Four white shirts: interview with Rolands Kalniņš

Film still of Četri Balti Krekli (Four White Shirts) © RR

With his 1967 film Cetri Balti Krekli (Four white shirts), Rolands Kalniņš presented a subtle critique of the Soviet totalitarian regime via musical comedy. It was banned from screens for twenty years, shown in public for the first time in 1986 and restored in 2017 to mark the filmmaker's 95th birthday. Cannes Classics is offering a chance to rediscover the masterpiece of Latvian Cinema with Rolands Kalniņš in attendance.

What was the context in which you wrote the script?

The film is based on the play by Gunārs Priede. The Director of Photography Miks Zvirbulis and I saw the stage premiere. We immediately understood that we wanted to turn this play into a film, so we asked the playwright to produce a film script. The idea of how strong the abstract notion ‘there is an opinion’ can be under an ideological dictatorship seemed very important and topical to me at that moment. There was no single official in charge who could assume responsibility and prohibit something, there was just an abstract, anonymous wall which creative people could not break through.

However, in a wider context, we were making a film about ‘what was in the air’ at the beginning of 1960s, when a freer spirit ruled in the USSR and consequently in Latvia too; when life had become more colourful and courageous in comparison to the torpidity of totalitarianism and personality which had ruled during the previous decades. During the making of the film, we were inspired by other arts which were also flourishing thanks to the creative freedom in Latvia. For example, collections by young poets, which brought a breath of fresh air. Māris Čaklais, the lyricist for our films, was among the young talents of the time who have now become outstanding figures of Latvian culture.

Did you encounter any constraints while making the film?

We did not encounter any obstacles during the shooting. During the making of Four white shirts we were just told at every official assessment of the production that the protagonist, Cezars, was too much of a hooligan, too unrestrained, that his character should be more submissive and more ‘polite’. We did not listen because we regarded it as impossible to change our protagonist and thus change the conflict and the idea of the film. Eventually someone from the assessors said: "the authors of the film are as obstinate as that Cezars of theirs!"

Why was the film censored? Did you think, while you were filming it, that your film would be banned in Latvia?

We tempted fate when we shot the most risky episode in the film. We asked the playwright to write the scene especially where various ignorant, powerful people discuss Cezars' songs and their lyrics and conclude that a Soviet citizen must not write or listen to such songs.
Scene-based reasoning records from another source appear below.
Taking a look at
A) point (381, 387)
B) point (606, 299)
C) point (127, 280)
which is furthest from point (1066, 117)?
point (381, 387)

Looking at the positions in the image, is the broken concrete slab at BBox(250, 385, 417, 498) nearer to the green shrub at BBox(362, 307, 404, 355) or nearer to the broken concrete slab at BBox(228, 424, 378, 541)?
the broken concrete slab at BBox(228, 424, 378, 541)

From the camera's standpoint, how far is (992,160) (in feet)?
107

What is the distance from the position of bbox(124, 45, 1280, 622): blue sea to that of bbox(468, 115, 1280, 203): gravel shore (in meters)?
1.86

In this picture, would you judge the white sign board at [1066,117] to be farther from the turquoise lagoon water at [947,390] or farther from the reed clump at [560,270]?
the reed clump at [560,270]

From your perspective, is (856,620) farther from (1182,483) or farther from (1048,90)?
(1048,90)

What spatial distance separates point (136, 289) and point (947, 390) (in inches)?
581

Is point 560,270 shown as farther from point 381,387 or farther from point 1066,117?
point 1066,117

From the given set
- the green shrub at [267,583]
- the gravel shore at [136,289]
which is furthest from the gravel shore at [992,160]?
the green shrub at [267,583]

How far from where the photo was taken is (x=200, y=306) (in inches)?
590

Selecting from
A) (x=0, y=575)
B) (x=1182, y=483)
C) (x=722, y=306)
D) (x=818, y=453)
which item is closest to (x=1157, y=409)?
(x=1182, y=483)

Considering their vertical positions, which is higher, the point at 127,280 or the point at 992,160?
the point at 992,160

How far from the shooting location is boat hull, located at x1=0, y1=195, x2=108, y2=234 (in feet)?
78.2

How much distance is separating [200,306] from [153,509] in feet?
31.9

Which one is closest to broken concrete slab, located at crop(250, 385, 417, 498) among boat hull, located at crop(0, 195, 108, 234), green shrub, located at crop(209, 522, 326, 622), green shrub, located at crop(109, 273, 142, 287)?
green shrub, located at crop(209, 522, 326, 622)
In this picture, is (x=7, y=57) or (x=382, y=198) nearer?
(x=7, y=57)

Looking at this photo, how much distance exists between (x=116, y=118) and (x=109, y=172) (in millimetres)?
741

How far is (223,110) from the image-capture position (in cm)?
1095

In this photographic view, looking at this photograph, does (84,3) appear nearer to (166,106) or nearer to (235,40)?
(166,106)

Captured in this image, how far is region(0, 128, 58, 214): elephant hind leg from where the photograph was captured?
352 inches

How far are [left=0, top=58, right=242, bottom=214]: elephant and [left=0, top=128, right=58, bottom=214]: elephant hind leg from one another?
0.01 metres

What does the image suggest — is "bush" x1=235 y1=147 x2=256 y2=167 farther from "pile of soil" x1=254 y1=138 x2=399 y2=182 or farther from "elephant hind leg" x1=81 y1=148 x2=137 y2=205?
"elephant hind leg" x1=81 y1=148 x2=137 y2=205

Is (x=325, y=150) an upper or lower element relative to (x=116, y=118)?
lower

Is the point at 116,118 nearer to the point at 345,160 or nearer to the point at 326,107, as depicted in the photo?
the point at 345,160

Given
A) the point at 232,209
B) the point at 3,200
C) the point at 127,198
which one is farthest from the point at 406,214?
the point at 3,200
That discussion was only reported in the play, but cinema is a visual art; we have to see things, rather than hear about them.

The empty words exchanged in the discussion were a harsh satire of the ideological Soviet dictatorship and of the many absurd obstacles put in the way of young, creative spirits at the time. Which meant the scene irritated every official who watched it and was suddenly faced with their own reflection.
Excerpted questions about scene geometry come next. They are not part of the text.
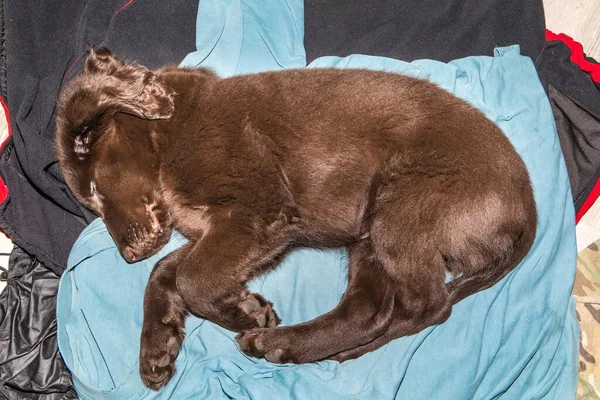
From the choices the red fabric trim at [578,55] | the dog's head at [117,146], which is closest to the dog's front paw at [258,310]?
the dog's head at [117,146]

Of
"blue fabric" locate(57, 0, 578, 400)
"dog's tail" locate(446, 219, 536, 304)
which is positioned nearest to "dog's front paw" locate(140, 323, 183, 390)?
"blue fabric" locate(57, 0, 578, 400)

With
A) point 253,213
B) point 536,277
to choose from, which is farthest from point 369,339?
point 536,277

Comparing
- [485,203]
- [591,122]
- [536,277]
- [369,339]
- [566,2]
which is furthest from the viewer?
[566,2]

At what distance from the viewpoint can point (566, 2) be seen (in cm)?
349

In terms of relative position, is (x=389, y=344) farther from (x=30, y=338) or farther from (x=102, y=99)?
(x=30, y=338)

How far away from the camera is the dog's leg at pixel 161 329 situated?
2.63 metres

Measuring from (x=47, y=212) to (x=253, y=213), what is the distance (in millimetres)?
1228

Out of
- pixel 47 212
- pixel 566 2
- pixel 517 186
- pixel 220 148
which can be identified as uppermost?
pixel 566 2

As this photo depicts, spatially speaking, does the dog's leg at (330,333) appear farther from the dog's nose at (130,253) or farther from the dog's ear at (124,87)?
the dog's ear at (124,87)

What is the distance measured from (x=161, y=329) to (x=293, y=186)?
803mm

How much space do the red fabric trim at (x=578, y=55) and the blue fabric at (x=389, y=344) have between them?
301mm

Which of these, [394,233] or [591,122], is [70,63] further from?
[591,122]

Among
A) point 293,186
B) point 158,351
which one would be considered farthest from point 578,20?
point 158,351

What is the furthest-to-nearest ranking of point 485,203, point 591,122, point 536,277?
point 591,122
point 536,277
point 485,203
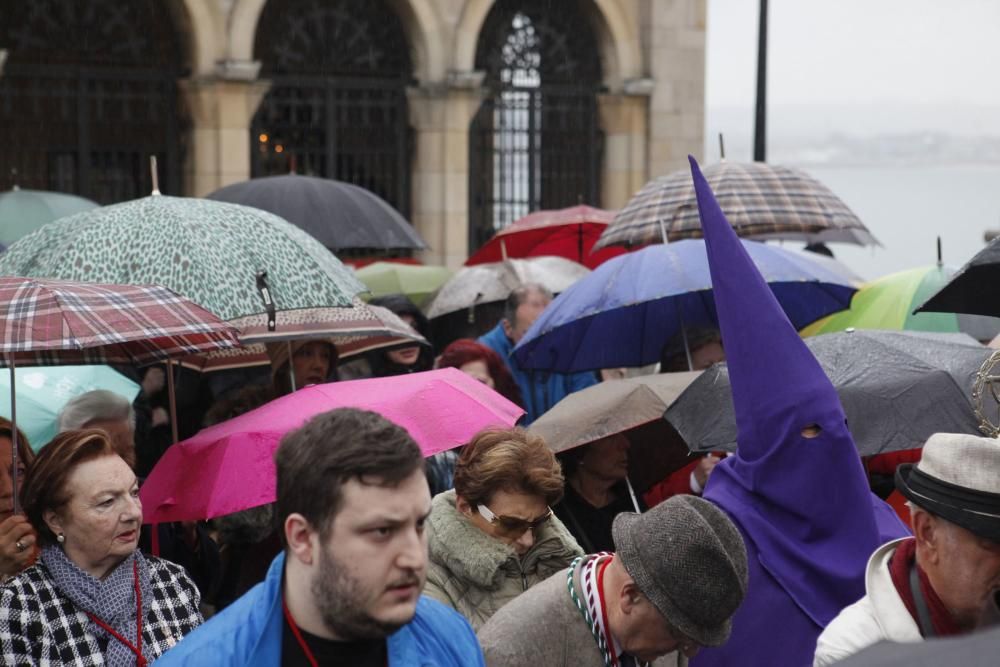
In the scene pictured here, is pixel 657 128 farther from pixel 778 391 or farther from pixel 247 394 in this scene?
pixel 778 391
The film was only expected to have one screening, not a premiere, but a public discussion screening attended by several higher [communist] party executives. We never found out their opinion, but the planned showing of the film in Leningrad at that time was cancelled, together with other screenings and the film simply disappeared from the world. No shows, no reviews. It was not included in my filmography: nowhere. And there was not the slightest hope that someday, may years later, someone would see this forbidden film – for we had no grounds to think that anything could change in the world order.

Your film Stone and Flinders was also banned and the film reels of Maritime Climate have been destroyed. What other kinds of pressure have you been subject to?

During my lifetime I have not been repressed in any other areas. As to the other films, everything was usually decided at the script stage; if the theme was risky and someone thought that I would develop it in too liberal a way, I was simply not allowed to start shooting. There are almost ten scripts that I very much wanted to develop and turn into films, but I was not allowed to go on working with them. However, there are several films that I was able to direct the way I wanted to.

What are your views on the film industry in your country today?

I follow all the new developments in Latvian cinema very carefully. I still watch the latest films regularly in the cinema and I am happy the Latvian film industry is flourishing. It started three or four years ago and now that films dedicated to Latvia’s centennial are being previewed, I can see that we have a very great creative potential.

A presentation of the National Film Centre of Latvia. 4K Scan and 3K digital restoration from the original 35mm internegative duplicate and an intermediate positive copy in order to create a 2K master. Restoration funded by the National Film Centre of Latvia and carried out by Locomotive Productions (Latvia) in the presence of the director, Rolands Kalnins.